> What the exercise asks
The entries below need to be written out exactly, with no pictures included.

> Data in this exercise
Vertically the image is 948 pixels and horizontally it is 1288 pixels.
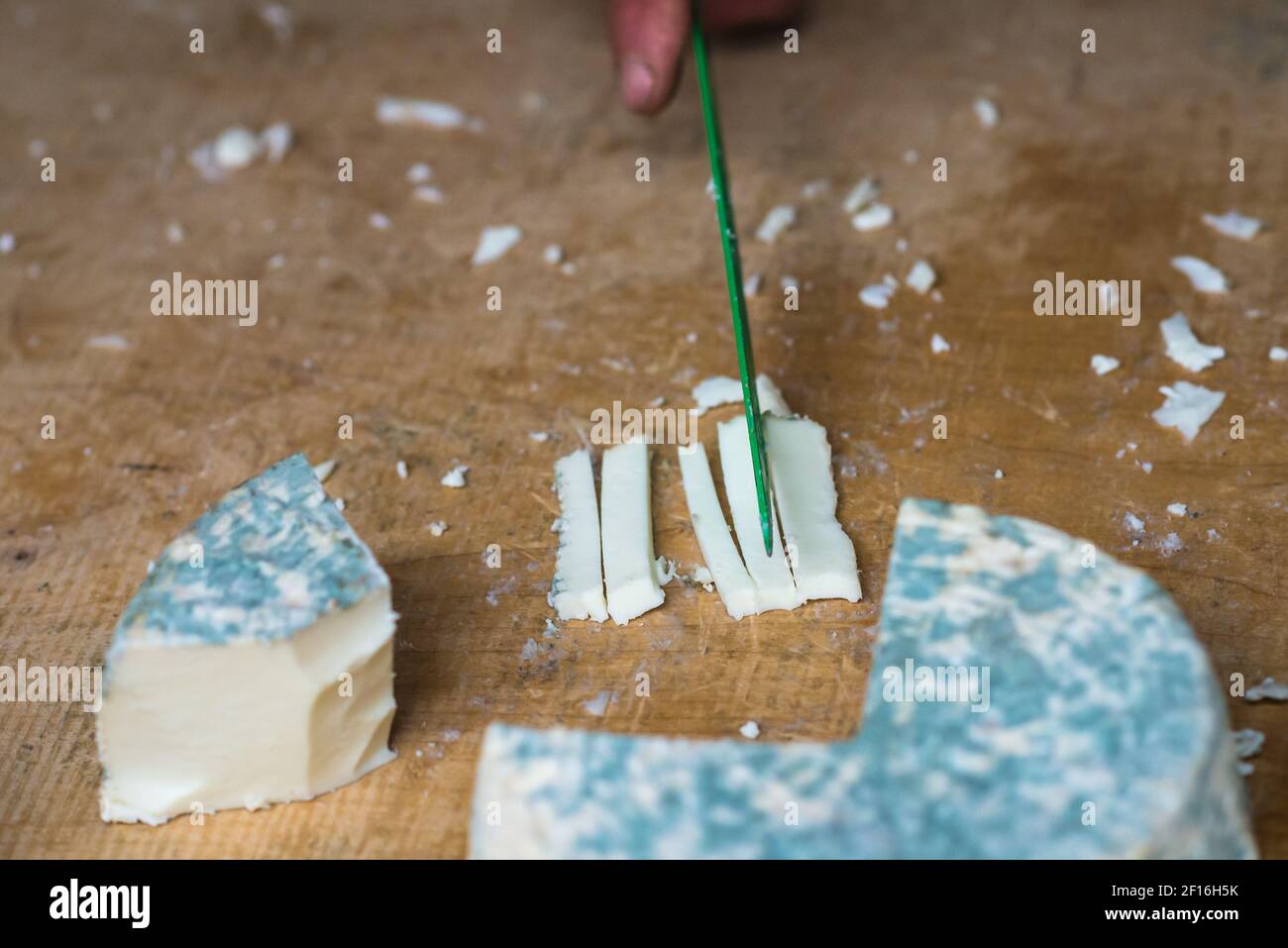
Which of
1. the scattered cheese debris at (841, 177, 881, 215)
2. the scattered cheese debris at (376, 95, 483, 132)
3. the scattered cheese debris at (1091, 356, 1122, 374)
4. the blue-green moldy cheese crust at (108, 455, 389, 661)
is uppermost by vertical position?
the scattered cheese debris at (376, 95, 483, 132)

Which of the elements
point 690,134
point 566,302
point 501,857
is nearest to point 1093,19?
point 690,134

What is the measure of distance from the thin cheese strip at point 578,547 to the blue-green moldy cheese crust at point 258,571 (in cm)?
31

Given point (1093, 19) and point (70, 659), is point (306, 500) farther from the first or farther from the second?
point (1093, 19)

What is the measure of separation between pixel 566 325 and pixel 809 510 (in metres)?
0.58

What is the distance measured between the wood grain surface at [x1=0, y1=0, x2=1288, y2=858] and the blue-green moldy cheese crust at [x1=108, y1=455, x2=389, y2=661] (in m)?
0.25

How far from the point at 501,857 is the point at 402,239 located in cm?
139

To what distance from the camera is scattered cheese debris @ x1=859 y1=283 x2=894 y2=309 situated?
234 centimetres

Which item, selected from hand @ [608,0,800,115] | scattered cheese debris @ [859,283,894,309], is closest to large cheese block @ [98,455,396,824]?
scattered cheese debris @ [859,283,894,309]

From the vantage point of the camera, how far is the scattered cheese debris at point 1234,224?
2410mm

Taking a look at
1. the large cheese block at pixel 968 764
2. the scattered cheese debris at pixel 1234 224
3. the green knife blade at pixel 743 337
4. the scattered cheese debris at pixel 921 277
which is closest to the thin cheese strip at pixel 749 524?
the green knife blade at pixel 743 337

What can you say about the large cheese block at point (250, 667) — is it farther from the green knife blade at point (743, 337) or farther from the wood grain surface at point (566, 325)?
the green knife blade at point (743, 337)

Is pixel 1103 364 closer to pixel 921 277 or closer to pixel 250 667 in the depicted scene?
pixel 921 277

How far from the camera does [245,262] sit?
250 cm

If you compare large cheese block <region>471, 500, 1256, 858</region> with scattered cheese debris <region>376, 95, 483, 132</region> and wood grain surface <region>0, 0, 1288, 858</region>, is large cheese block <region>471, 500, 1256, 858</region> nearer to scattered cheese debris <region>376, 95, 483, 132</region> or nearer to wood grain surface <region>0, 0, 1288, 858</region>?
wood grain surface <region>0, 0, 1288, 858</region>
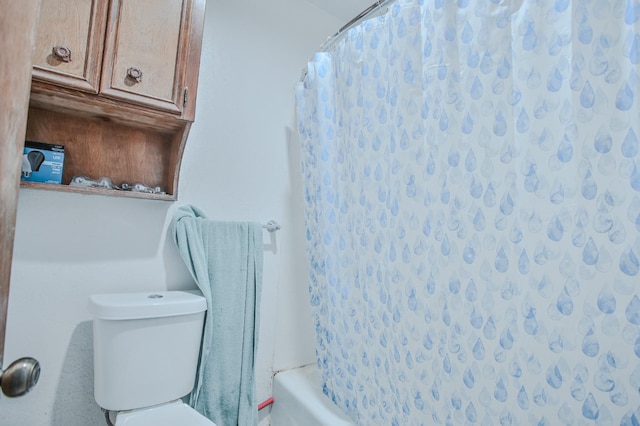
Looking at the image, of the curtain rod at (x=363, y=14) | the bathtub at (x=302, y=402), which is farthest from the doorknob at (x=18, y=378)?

> Exercise response
Vertically the image is 948 pixels and horizontally it is 1288 pixels.
Which of
1. the scattered cheese debris at (841, 177, 881, 215)
2. the scattered cheese debris at (376, 95, 483, 132)
3. the scattered cheese debris at (1091, 356, 1122, 374)
4. the blue-green moldy cheese crust at (108, 455, 389, 661)
is uppermost by vertical position?
the scattered cheese debris at (376, 95, 483, 132)

Which of the elements
point 690,134
point 566,302
point 501,857
is nearest to point 1093,19?
point 690,134

What is the measure of distance from the thin cheese strip at point 578,547 to the blue-green moldy cheese crust at point 258,571 (in cm)?
31

Given point (1093, 19) and point (70, 659), is point (306, 500) farther from the first or farther from the second?
point (1093, 19)

What is the measure of separation between pixel 566 325 and pixel 809 510 (in metres)?
0.58

What is the distance measured between the wood grain surface at [x1=0, y1=0, x2=1288, y2=858] and the blue-green moldy cheese crust at [x1=108, y1=455, x2=389, y2=661] (in m)?
0.25

How far from the point at 501,857 is the point at 402,239 located in cm?
139

To what distance from the camera is scattered cheese debris @ x1=859 y1=283 x2=894 y2=309 situated?
234 centimetres

Which item, selected from hand @ [608,0,800,115] | scattered cheese debris @ [859,283,894,309], is closest to large cheese block @ [98,455,396,824]?
scattered cheese debris @ [859,283,894,309]

From the vantage point of the camera, how far is the scattered cheese debris at point 1234,224?
2410mm

Taking a look at
1. the large cheese block at pixel 968 764
2. the scattered cheese debris at pixel 1234 224
3. the green knife blade at pixel 743 337
4. the scattered cheese debris at pixel 921 277
which is closest to the thin cheese strip at pixel 749 524?
the green knife blade at pixel 743 337

What can you say about the large cheese block at point (250, 667) — is it farther from the green knife blade at point (743, 337) or farther from the wood grain surface at point (566, 325)?
the green knife blade at point (743, 337)

Is pixel 1103 364 closer to pixel 921 277 or closer to pixel 250 667 in the depicted scene?
pixel 921 277

How far from the camera does [245,262] sit?
250 cm

If you compare large cheese block <region>471, 500, 1256, 858</region> with scattered cheese debris <region>376, 95, 483, 132</region> and wood grain surface <region>0, 0, 1288, 858</region>, is large cheese block <region>471, 500, 1256, 858</region> nearer to scattered cheese debris <region>376, 95, 483, 132</region> or nearer to wood grain surface <region>0, 0, 1288, 858</region>?
wood grain surface <region>0, 0, 1288, 858</region>
Looking at the image, of the curtain rod at (x=363, y=14) | the bathtub at (x=302, y=402), which is farthest from the doorknob at (x=18, y=378)?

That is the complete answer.